Love From Manenberg
"Love From Manenberg" addresses the ways a community plagued by gang violence –– stemming from historical, geographical, cultural and governmental oppression –– looks to the future and manages the loves, losses and predictability of day-to-day living.
A suburb of Cape Town, South Africa, Manenberg was established in the Cape Flats, a vast low-lying sand dune, during the late 1960s by the apartheid government as an area for Coloured families. Marginalized by culture, history and geography, most of Manenberg’s estimated 70,000 residents live in overcrowded and problematic conditions. More than twenty years since the end of apartheid, Manenberg has not seen the fruits of democracy.
Long known as one of South Africa's most violent places, faith, fortitude and family help the people of Manenberg persevere and in many cases, prosper. Yet the community is singularly recognized in South African media for its social problems, which include unemployment, crime, substance abuse and above all, relentless gang violence.

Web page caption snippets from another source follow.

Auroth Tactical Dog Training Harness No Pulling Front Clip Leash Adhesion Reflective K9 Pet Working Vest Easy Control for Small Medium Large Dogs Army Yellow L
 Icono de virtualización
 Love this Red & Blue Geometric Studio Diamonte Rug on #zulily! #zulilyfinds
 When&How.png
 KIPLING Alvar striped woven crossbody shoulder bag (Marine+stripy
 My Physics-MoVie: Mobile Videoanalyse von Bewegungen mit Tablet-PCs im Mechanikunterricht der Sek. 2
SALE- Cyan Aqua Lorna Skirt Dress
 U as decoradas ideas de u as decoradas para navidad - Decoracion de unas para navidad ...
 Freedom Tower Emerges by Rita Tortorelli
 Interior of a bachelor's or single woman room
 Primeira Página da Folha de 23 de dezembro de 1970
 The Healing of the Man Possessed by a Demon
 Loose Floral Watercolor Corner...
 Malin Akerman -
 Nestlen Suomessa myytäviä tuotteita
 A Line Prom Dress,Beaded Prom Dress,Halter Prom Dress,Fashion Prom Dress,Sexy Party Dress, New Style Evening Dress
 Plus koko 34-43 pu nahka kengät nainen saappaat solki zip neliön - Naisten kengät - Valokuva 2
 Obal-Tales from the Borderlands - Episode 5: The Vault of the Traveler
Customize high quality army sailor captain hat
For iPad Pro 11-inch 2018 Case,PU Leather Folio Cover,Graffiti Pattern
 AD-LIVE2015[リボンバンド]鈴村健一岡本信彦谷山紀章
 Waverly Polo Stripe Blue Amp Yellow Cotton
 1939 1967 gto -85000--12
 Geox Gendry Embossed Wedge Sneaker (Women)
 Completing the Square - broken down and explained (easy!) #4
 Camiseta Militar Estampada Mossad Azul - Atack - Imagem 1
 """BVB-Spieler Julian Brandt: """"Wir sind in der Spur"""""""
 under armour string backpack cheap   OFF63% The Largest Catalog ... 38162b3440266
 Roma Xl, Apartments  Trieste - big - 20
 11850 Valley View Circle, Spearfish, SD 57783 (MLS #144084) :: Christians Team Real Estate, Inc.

I first photographed Manenberg in June 2011. Over the years, many individuals have opened their lives and shared their community with me with extraordinary candor, but I am particularly grateful to the Lottering, Pietersen, and Adams families. The title of this series, “Love From Manenberg,” is in part a reference to the love each of these families embodies. The title also aptly describes the relationships I have formed with those pictured here, and others, while working in Manenberg.